### SUPPLIED DATA
┏━━
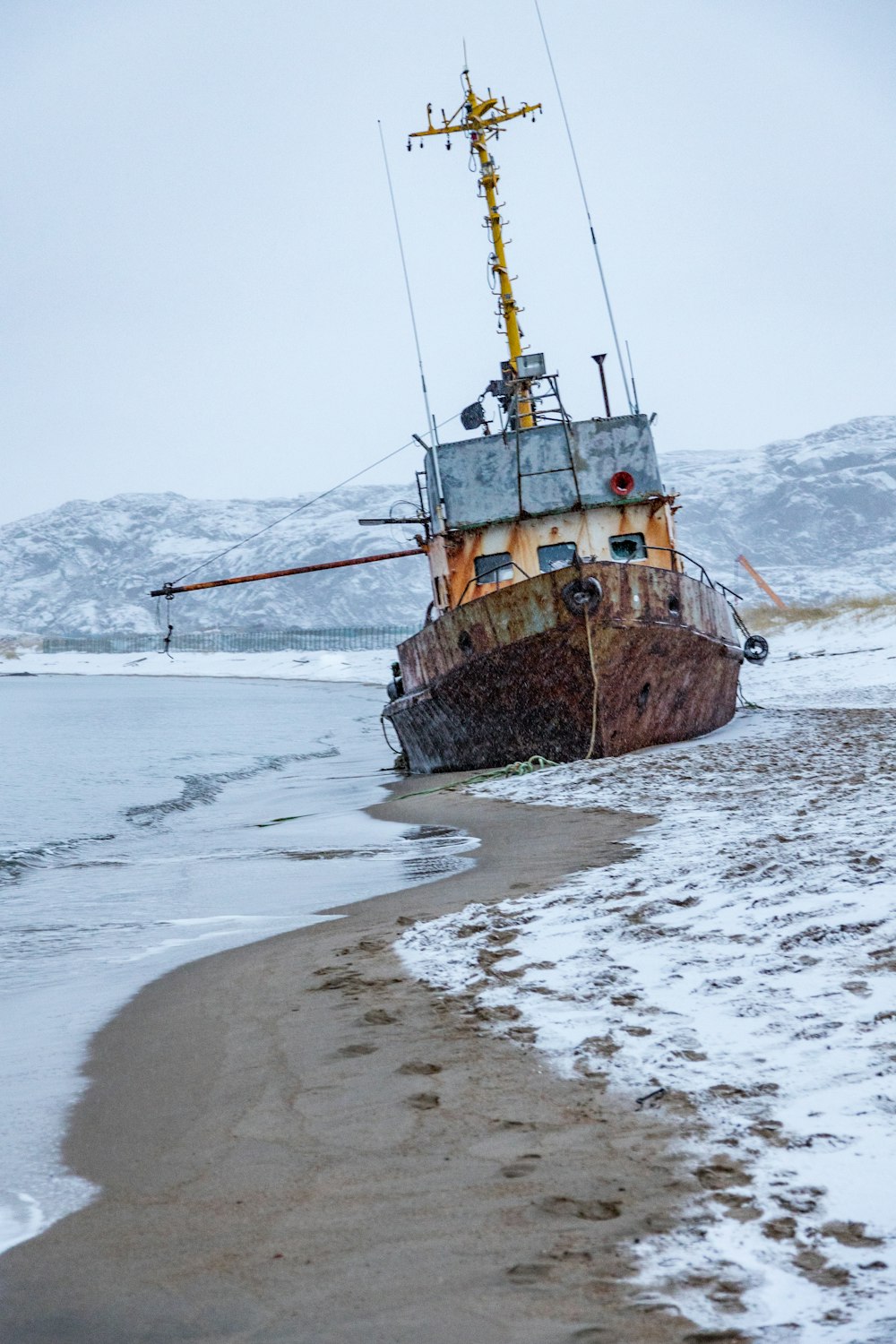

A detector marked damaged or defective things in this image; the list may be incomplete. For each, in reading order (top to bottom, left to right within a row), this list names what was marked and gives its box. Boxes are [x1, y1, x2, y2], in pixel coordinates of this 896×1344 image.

broken window [475, 551, 510, 583]
broken window [537, 540, 577, 573]
broken window [609, 530, 644, 562]
peeling paint on hull [383, 562, 741, 774]
rusty ship hull [386, 562, 741, 780]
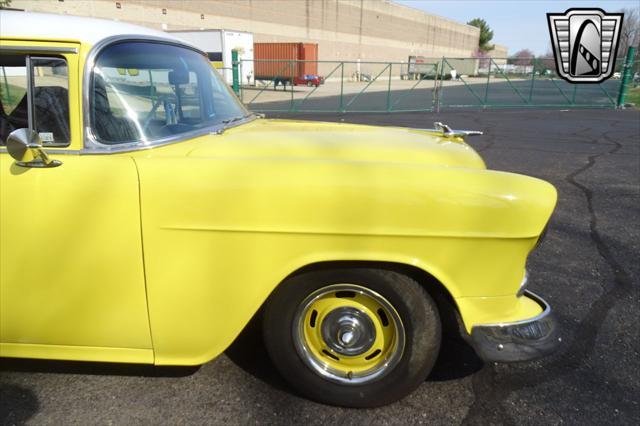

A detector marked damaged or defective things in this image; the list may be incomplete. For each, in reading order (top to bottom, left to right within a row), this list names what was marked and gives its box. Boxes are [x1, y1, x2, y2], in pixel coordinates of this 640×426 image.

crack in pavement [460, 122, 636, 422]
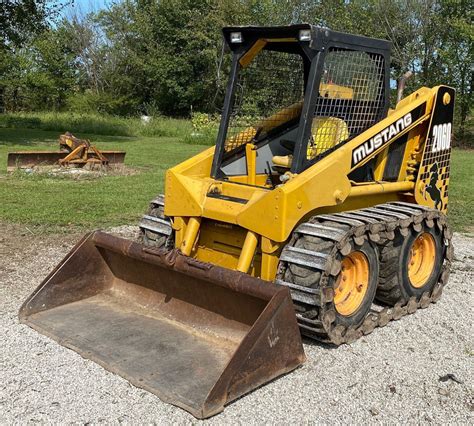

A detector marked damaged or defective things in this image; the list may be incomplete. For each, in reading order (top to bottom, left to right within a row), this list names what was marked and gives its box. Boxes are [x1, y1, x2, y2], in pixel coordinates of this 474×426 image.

rusty metal equipment [7, 131, 125, 171]
rusty metal equipment [19, 231, 304, 418]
┗━━
### WHAT THIS TASK INVOLVES
Produce a word-for-word version of the material, with no pictures included.

### EXERCISE ANSWER
A detector marked damaged or defective things in this image; the list may be incomplete. For each, in reading order (top to bottom, left to right within a row), this list names what was marked and gives its box. Boxes are [x1, y1, x2, y2], in pixel coordinates of this 896×1344 image.

broken window [475, 551, 510, 583]
broken window [537, 540, 577, 573]
broken window [609, 530, 644, 562]
peeling paint on hull [383, 562, 741, 774]
rusty ship hull [386, 562, 741, 780]

A detector marked damaged or defective things in this image; the list may be incomplete. For each, in reading order (top to bottom, left to right within a row), this list names what was marked and gives its box. Boxes are [x1, y1, x2, y2], in pixel coordinates of this 640×426 image.

crack in pavement [460, 122, 636, 422]

A detector marked damaged or defective things in this image; the list may be incomplete. For each, in reading order (top to bottom, left to right within a row), this list names what was marked and gives its box. Boxes are [x1, y1, x2, y2], in pixel coordinates of this 474×426 image.

rusty metal equipment [7, 131, 125, 171]
rusty metal equipment [19, 231, 304, 418]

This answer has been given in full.